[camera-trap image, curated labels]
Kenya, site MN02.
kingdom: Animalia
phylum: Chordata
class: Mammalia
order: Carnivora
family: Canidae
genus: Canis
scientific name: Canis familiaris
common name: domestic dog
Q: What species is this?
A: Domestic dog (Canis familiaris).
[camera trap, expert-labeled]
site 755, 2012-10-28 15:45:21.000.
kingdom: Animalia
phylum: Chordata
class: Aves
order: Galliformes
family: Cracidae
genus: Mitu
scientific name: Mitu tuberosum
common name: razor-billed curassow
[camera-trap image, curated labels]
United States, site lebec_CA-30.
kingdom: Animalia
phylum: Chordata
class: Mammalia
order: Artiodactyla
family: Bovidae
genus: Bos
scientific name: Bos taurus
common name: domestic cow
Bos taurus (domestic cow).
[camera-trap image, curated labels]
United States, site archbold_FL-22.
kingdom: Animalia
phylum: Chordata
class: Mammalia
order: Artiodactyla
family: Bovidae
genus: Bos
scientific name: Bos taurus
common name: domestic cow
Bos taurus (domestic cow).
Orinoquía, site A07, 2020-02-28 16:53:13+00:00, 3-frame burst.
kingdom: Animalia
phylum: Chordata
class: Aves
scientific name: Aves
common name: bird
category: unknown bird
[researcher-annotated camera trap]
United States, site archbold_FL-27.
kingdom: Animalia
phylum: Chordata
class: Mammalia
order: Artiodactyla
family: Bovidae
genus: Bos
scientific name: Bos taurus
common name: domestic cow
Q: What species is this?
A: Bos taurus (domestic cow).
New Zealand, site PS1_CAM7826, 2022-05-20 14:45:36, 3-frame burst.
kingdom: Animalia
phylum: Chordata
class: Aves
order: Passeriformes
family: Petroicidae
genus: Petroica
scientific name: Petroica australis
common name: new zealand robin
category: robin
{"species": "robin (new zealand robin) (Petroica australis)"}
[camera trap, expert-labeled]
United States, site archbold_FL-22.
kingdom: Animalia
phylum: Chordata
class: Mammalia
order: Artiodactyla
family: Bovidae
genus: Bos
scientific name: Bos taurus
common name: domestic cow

+-------+

= YOUR GOAL =
Repeat the data verbatim, line after line, leaving nothing out.

= EXERCISE RESULT =
[camera-trap image, curated labels]
Kenya, site MN02.
kingdom: Animalia
phylum: Chordata
class: Mammalia
order: Carnivora
family: Canidae
genus: Canis
scientific name: Canis familiaris
common name: domestic dog
Q: What species is this?
A: Domestic dog (Canis familiaris).
[camera trap, expert-labeled]
site 755, 2012-10-28 15:45:21.000.
kingdom: Animalia
phylum: Chordata
class: Aves
order: Galliformes
family: Cracidae
genus: Mitu
scientific name: Mitu tuberosum
common name: razor-billed curassow
[camera-trap image, curated labels]
United States, site lebec_CA-30.
kingdom: Animalia
phylum: Chordata
class: Mammalia
order: Artiodactyla
family: Bovidae
genus: Bos
scientific name: Bos taurus
common name: domestic cow
Bos taurus (domestic cow).
[camera-trap image, curated labels]
United States, site archbold_FL-22.
kingdom: Animalia
phylum: Chordata
class: Mammalia
order: Artiodactyla
family: Bovidae
genus: Bos
scientific name: Bos taurus
common name: domestic cow
Bos taurus (domestic cow).
Orinoquía, site A07, 2020-02-28 16:53:13+00:00, 3-frame burst.
kingdom: Animalia
phylum: Chordata
class: Aves
scientific name: Aves
common name: bird
category: unknown bird
[researcher-annotated camera trap]
United States, site archbold_FL-27.
kingdom: Animalia
phylum: Chordata
class: Mammalia
order: Artiodactyla
family: Bovidae
genus: Bos
scientific name: Bos taurus
common name: domestic cow
Q: What species is this?
A: Bos taurus (domestic cow).
New Zealand, site PS1_CAM7826, 2022-05-20 14:45:36, 3-frame burst.
kingdom: Animalia
phylum: Chordata
class: Aves
order: Passeriformes
family: Petroicidae
genus: Petroica
scientific name: Petroica australis
common name: new zealand robin
category: robin
{"species": "robin (new zealand robin) (Petroica australis)"}
[camera trap, expert-labeled]
United States, site archbold_FL-22.
kingdom: Animalia
phylum: Chordata
class: Mammalia
order: Artiodactyla
family: Bovidae
genus: Bos
scientific name: Bos taurus
common name: domestic cow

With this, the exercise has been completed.